Das kleine verträumte Gebäude an der Straße nach Pfützthal wirkt einladend wie ein Gasthaus, wurde aber ursprünglich als Mehlhandlung erbaut und genutzt. Häuser wie dieses verdeutlichen, wieso die Pariser Ausstellungs-Commission dem Erbauer Johann Gottfried Boltze eine Auszeichnung für „die Verbesserung der Lage der arbeitenden Classen“ (so die Allgemeine Deutsche Biographie) verlieh, denn es sind die geradezu lieblichen Gebäude, die dem Ort ein Gesicht verleihen.
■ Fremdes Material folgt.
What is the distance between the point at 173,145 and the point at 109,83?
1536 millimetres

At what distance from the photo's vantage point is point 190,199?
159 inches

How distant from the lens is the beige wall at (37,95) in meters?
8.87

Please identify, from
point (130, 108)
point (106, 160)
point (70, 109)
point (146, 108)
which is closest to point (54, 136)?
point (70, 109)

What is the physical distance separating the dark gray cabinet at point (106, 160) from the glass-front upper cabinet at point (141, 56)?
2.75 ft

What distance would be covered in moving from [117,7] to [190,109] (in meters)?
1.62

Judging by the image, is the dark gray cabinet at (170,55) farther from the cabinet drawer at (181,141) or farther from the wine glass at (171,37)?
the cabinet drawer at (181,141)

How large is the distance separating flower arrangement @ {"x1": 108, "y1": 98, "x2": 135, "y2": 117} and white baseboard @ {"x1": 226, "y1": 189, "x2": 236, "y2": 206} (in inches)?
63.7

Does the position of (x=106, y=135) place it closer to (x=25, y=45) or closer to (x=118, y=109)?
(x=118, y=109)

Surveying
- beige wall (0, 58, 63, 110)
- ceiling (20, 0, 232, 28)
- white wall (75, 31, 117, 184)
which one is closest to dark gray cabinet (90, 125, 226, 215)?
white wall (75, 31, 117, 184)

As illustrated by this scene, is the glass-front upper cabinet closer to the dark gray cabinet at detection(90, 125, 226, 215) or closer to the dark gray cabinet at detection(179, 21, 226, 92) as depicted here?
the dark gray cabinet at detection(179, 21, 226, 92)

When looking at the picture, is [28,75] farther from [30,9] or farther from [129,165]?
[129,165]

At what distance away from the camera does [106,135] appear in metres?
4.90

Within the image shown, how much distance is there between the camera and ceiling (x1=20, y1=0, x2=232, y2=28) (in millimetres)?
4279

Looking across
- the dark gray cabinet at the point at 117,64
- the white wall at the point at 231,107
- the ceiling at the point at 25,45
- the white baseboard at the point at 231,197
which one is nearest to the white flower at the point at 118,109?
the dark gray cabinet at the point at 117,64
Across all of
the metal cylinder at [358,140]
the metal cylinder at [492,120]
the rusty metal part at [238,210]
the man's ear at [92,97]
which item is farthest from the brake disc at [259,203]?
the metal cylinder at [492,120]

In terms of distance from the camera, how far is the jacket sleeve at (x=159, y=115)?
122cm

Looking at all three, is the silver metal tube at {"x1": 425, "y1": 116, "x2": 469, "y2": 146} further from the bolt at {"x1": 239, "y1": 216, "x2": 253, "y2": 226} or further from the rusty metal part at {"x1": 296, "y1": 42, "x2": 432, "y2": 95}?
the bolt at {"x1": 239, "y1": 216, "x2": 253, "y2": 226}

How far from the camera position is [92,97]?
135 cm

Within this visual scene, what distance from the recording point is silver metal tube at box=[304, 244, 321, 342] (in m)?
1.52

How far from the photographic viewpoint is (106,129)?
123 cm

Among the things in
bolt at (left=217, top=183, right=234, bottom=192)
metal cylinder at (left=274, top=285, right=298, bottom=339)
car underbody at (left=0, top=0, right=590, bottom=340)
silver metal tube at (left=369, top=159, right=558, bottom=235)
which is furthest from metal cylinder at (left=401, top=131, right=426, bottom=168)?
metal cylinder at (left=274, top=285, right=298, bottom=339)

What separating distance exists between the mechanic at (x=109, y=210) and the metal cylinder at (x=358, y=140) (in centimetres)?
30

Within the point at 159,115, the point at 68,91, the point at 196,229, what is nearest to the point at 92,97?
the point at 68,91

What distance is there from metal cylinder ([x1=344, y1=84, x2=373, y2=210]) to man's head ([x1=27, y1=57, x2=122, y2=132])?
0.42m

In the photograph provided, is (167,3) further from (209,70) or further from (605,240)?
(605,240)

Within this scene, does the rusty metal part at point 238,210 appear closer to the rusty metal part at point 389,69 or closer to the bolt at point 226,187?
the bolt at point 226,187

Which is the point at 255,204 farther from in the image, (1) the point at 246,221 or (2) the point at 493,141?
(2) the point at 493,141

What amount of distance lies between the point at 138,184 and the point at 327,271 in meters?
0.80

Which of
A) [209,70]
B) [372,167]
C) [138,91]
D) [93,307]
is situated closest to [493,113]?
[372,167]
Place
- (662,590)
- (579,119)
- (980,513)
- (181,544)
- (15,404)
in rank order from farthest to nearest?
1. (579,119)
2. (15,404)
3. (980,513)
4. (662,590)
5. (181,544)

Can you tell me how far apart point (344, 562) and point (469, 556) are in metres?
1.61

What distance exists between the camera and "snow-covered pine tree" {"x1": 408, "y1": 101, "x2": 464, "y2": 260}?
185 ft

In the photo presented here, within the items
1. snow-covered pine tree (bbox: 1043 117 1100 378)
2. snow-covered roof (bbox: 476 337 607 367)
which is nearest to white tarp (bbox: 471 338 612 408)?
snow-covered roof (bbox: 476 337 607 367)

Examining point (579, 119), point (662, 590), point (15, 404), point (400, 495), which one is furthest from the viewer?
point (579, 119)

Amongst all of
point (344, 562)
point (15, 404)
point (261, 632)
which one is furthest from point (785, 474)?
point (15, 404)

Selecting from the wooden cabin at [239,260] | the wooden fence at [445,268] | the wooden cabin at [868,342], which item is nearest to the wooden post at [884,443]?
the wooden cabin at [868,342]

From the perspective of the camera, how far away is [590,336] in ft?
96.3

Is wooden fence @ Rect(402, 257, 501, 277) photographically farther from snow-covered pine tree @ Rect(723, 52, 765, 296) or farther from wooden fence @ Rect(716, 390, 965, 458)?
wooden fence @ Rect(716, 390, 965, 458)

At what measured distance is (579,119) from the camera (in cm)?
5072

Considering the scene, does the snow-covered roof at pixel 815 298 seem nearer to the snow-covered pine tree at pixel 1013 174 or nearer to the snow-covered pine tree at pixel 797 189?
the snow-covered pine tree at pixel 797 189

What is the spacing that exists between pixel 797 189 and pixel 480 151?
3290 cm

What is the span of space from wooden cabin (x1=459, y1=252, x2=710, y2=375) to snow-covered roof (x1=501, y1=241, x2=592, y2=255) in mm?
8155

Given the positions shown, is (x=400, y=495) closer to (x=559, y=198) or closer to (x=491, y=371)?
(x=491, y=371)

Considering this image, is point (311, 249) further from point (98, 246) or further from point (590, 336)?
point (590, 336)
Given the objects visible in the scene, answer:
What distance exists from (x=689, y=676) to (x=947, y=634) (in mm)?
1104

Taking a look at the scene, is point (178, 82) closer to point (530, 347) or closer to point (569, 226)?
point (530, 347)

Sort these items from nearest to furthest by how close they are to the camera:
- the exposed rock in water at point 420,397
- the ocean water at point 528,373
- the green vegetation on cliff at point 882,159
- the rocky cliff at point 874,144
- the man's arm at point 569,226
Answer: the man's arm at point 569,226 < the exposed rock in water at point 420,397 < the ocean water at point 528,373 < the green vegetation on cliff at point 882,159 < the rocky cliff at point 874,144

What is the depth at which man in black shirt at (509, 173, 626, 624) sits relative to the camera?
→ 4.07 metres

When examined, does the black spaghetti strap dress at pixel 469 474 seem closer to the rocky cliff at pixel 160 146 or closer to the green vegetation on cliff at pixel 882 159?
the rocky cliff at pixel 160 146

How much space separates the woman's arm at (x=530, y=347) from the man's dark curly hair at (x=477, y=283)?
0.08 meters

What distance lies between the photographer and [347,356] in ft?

Diese Prinzip haben Boltze und sein Schwiegersohn Carl Wentzel mehr als ein Jahrhundert lang bei fast jedem Gebäude walten lassen, so dass auch die Wohnhäuser ihrer Fabrikarbeiter und Beamten einen eigenen Charme erhielten.
Da für die Bewohner der umliegenden Dörfer Mühlzwang herrschte, wurde extra für den Verkauf der in der Wassermühle produzierten Mehlsorten dieses Gebäude errichtet. Grouven schwärmt im Jahr 1866 regelrecht von dieser Einrichtung, die nicht mehr nach Maß sondern nach Gewicht verkaufte, und deren Preise jede Woche dem Markpreis angepasst wurden, wodurch sie allgemein als billig galten. Da Barzahlung erwünscht war, und der Verkaufsbeamte für jeglichen Kredit persönlich haftbar gemacht wurde, akzeptierte man auch bestimmte Naturalien seitens der Bauern als Zahlmittel, darunter vor allem solche, die man in der Mühle verwerten konnte.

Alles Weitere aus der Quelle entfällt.